Depois dessa reunião, o coronel — que é amigo de longa data de Luís Neves — diz ter ido beber um café com Luís Neves. Recusa tê-lo ouvido falar em “traição” como já se avançou no processo, mas sublinha que ele o questionava várias vezes se não achava a operação de recuperação de armas estranha. “O que eu sei e que acho estranho sendo a recuperação de Tancos é a GNR estar lá no âmbito dos ciganos, como é que havia uma chamada anónima?”, terá dito.
Nova reunião com a PJ e com os procuradores, mas na GNR
Meses depois, em março de 2018, Amândio Marques acabaria por chamar Luís Neves e os procuradores que investigavam o assalto a Tancos, João Melo e Vítor Magalhães, para um “almoço de cortesia” na sede da Investigação Criminal, em Alcabideche. “O Luís Neves trouxe-se uma medalhinha e tudo”, recordou. Primeiro mostrou-lhes as instalações, depois acabaram por falar de Tancos quando almoçavam.
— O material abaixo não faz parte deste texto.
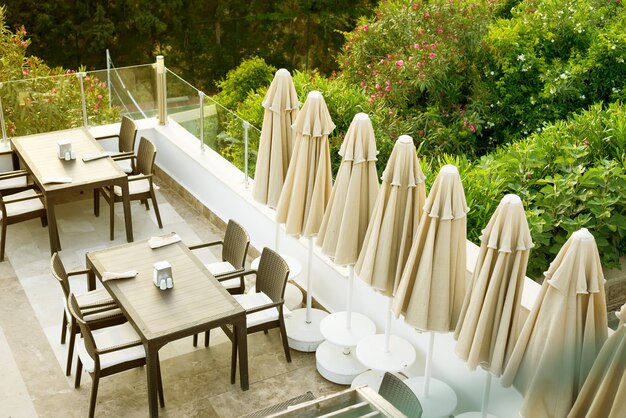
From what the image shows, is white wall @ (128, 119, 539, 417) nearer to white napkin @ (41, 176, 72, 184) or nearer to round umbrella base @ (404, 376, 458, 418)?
round umbrella base @ (404, 376, 458, 418)

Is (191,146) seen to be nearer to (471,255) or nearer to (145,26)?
(471,255)

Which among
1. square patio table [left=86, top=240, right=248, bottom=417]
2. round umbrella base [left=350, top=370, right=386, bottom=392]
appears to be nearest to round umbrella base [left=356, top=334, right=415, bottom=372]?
round umbrella base [left=350, top=370, right=386, bottom=392]

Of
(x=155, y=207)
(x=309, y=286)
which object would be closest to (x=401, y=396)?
(x=309, y=286)

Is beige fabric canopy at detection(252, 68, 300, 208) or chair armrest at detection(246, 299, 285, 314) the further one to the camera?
beige fabric canopy at detection(252, 68, 300, 208)

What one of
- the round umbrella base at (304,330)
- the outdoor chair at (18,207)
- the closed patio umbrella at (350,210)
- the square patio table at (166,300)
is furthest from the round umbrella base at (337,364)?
the outdoor chair at (18,207)

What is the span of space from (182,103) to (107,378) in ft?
14.5

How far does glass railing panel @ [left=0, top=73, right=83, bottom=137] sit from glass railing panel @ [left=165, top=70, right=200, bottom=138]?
109 cm

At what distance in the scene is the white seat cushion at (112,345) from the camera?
5906 millimetres

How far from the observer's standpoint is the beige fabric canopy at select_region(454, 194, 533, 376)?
464cm

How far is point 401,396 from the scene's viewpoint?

No final, o oficial acabou por entregar o relatório que tinha sobre o caso — um documento que consta no processo como tendo sido assinado pelo sargento Lima Santos a 20 de outubro e que fala no processo de tráfico de armas “dos ciganos” que a PJM estava a investigar. “Dei-lhe os documentos todos que não estavam assinados”, diz.
Alguns advogados de defesa ainda questionaram porque tinha entregado documentos não assinados durante o almoço, mas o juiz que preside ao coletivo travou logo raciocínio. “O arguido já disse que estavam lá os procuradores titulares do processo”.
Os documentos têm sido um tema muito debatido em todo o processo, uma vez que a maior parte das diligências feitas pelos militares não foram alvo de qualquer relatório e não estão escritas em lado algum. “Isto parece que é tudo uma coisa feito no submundo e nos undergrounds“, disse a certa altura o arguido. “ Mas pediram-me para fazer transcrições no processo EDP e no BES e nada ficou escrito”, exemplificou, afirmando que o próprio Luís Neves chegou a fazer-lhe pedidos de colaboração idênticos e que também nada ficou escrito.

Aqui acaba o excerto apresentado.